The interviews were collected in Kiswahili and English, enabling participants to express their thoughts in their preferred language and enhancing data richness. After obtaining the ethical clearance, pretesting of the tools was done at Amana hospital; three [3] participants who were not included in the study population were requested to pretest the tool.

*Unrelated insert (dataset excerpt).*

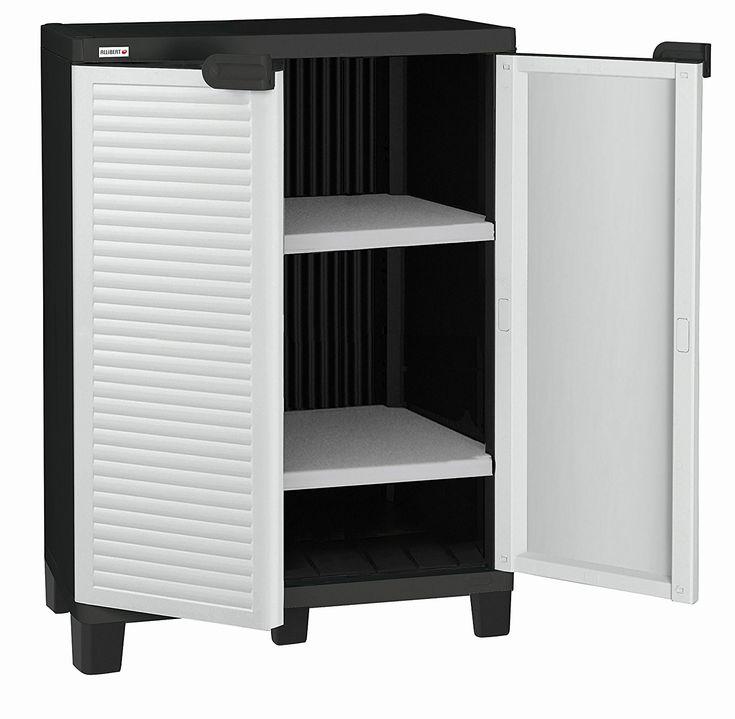Best Of Armoire Rangement Garage Brico Depot Idées de maison en - Pose De Lambris Pvc Exterieur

Data management and analysis
Data analysis was conducted using Braun and Clarke’s (2006) thematic analysis approach. Audio recordings were verbatim transcribed to generate precise text documents for assessment. The accuracy of the transcripts was thoroughly checked against the original recordings through team reviews and discussions The analysis involved a manual process of coding, categorizing, and interpreting the data. First, transcripts were read multiple times to ensure familiarization. Each transcript was read, and meaningful text segments were assigned codes that captured their essence. Codes were descriptive and closely tied to the participants’ own words. These codes were organized into broader categories and then into overarching themes through an iterative and inductive process of review and refinement. Initially coding was performed in Kiswahili to maintain data integrity, the language in which most interviews were conducted. This approach helped retain contextual depth. Subsequently, translations were performed for report writing, ensuring that meaning and intent were preserved through a back-translation process where necessary to verify accuracy. Inductive coding was employed, allowing codes to be derived directly from the data rather than based on a pre-existing framework.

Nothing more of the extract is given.